#### Data supplied

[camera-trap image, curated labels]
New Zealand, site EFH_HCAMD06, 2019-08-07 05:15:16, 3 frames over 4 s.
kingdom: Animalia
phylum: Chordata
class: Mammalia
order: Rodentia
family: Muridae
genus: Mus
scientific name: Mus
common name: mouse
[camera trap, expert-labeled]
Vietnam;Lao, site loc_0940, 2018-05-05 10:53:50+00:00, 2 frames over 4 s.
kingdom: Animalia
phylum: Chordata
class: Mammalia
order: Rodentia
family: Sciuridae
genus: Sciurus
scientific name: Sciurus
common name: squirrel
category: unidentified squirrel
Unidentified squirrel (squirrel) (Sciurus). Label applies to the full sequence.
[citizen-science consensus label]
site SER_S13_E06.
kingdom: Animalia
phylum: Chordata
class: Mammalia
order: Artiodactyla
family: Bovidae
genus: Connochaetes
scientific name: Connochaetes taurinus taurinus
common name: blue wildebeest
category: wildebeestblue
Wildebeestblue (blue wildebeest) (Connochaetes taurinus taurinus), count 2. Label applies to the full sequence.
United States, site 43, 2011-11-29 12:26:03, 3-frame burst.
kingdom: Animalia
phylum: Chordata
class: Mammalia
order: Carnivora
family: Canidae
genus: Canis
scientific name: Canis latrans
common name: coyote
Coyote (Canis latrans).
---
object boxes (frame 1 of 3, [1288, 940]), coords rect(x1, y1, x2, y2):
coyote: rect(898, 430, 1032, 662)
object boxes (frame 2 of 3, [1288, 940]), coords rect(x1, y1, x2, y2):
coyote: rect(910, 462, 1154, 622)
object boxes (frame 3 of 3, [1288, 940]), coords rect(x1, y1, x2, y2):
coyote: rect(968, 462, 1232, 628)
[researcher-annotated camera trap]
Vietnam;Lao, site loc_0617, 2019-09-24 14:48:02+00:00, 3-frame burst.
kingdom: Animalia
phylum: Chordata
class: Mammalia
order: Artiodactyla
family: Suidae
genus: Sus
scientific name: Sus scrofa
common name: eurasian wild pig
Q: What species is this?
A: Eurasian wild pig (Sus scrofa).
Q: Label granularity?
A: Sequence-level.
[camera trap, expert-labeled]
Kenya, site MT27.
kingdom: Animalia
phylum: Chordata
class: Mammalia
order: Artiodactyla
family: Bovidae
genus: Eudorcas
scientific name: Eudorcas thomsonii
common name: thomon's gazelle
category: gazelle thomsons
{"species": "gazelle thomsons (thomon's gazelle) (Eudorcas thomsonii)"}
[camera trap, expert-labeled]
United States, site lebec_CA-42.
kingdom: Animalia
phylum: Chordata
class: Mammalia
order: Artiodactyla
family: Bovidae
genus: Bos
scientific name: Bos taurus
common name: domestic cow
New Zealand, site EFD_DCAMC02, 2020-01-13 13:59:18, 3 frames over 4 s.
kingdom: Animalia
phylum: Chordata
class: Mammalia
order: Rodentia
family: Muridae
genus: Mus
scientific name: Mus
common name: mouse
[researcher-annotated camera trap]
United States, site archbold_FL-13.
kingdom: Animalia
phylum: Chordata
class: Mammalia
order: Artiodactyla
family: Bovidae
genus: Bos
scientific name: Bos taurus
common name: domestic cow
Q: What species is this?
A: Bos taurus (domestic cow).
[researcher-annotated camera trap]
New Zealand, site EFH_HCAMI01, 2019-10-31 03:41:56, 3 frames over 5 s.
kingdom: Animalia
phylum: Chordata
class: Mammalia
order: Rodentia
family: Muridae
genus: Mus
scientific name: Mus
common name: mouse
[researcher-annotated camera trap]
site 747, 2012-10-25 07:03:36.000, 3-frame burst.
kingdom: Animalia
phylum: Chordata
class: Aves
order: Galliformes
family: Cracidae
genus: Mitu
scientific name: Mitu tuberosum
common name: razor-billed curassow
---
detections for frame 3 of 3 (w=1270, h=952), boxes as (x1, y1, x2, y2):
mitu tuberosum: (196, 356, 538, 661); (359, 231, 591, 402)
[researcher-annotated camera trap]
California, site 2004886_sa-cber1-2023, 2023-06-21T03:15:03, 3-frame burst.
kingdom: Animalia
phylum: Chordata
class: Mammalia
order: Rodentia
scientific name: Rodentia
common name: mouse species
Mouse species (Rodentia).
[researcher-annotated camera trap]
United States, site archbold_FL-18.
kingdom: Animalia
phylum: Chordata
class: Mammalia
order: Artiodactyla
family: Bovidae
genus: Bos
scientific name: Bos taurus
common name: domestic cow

########

* **Aim of the exercise**: Every line above in which the word "United" is present must be copied into the answer.

* **Answer area**:
United States, site 43, 2011-11-29 12:26:03, 3-frame burst.
United States, site lebec_CA-42.
United States, site archbold_FL-13.
United States, site archbold_FL-18.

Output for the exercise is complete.